Work to complete> Copy each line of the material in which the word "labeled" appears.

Data shown>

== Segment start ==

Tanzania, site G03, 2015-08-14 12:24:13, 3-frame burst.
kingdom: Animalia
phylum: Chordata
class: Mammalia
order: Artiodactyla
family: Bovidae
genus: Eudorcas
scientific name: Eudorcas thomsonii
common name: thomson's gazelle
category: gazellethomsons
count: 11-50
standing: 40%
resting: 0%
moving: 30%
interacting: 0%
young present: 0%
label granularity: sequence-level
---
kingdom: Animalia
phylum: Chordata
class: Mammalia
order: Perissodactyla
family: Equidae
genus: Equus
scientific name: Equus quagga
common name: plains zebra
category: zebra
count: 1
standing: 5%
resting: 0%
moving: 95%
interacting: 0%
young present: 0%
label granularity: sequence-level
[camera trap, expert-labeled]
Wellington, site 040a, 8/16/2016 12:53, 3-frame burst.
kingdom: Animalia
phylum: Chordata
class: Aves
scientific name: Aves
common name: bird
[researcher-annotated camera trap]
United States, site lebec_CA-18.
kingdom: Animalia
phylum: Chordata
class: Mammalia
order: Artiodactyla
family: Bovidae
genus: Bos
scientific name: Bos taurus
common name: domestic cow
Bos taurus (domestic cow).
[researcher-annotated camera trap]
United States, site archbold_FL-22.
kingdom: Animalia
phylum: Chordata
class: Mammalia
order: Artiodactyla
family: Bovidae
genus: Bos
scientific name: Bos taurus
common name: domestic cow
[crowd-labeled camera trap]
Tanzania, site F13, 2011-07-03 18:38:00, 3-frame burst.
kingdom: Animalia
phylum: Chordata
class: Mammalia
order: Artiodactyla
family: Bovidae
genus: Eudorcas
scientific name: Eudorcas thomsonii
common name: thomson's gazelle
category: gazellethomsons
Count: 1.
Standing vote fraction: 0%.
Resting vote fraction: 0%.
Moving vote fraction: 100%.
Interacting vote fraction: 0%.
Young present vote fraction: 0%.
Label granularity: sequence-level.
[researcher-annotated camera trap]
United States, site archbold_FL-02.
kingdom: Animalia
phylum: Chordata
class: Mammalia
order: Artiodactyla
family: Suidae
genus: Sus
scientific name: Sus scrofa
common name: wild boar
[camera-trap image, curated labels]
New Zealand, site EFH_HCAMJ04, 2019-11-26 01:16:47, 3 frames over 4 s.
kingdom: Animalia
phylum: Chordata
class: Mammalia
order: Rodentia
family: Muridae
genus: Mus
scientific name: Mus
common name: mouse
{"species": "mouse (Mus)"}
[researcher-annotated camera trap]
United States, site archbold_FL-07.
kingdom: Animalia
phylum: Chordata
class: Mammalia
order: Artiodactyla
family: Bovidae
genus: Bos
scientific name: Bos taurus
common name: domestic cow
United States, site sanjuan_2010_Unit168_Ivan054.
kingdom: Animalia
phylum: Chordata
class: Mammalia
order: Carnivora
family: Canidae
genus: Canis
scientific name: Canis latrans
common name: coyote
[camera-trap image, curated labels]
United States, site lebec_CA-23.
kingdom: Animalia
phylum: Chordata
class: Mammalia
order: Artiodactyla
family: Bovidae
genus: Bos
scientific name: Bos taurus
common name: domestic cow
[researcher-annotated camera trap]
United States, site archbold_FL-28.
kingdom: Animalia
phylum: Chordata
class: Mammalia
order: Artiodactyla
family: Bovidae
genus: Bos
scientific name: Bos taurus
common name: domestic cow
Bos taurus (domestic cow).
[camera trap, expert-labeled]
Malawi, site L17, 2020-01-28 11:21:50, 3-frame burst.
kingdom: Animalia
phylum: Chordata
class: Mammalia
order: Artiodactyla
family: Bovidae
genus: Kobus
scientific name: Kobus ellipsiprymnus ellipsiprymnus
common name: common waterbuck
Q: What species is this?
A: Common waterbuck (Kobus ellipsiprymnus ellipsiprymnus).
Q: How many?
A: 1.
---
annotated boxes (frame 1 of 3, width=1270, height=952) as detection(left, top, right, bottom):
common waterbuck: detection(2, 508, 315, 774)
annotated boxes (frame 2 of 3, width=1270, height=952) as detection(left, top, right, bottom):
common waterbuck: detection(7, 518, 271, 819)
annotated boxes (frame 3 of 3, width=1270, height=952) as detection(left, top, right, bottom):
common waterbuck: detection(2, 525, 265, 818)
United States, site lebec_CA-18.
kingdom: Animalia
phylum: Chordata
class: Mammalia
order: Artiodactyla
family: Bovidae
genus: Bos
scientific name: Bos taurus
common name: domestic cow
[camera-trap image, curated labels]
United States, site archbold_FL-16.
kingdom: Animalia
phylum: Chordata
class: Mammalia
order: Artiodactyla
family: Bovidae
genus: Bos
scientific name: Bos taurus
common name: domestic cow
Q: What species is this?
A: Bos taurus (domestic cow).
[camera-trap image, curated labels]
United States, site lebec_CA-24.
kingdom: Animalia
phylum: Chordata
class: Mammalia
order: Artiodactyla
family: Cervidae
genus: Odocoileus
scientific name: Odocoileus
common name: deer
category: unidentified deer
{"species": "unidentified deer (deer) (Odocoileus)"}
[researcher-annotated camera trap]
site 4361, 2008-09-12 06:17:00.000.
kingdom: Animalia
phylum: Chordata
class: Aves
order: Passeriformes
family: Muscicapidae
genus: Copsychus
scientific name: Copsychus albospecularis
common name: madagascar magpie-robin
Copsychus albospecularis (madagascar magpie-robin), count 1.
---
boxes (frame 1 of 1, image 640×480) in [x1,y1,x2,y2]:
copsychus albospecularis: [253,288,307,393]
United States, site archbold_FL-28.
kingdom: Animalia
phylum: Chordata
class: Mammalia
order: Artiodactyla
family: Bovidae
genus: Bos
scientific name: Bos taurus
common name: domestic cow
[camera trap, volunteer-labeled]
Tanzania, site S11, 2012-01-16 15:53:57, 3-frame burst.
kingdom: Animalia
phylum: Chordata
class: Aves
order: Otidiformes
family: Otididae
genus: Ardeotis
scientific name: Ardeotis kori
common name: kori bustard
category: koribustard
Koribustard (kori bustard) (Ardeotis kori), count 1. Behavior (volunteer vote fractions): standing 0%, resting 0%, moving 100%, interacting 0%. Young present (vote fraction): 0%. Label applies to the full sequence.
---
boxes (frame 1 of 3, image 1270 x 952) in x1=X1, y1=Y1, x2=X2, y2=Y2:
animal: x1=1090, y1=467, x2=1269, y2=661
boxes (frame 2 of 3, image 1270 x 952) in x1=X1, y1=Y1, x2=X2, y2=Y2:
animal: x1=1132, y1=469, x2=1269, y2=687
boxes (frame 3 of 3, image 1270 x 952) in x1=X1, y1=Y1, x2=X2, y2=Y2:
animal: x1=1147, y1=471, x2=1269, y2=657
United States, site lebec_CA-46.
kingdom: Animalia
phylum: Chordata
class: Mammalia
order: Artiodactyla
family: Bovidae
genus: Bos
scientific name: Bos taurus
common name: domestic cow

== Segment end ==

Result>
[camera trap, expert-labeled]
[crowd-labeled camera trap]
[camera trap, expert-labeled]
[camera trap, volunteer-labeled]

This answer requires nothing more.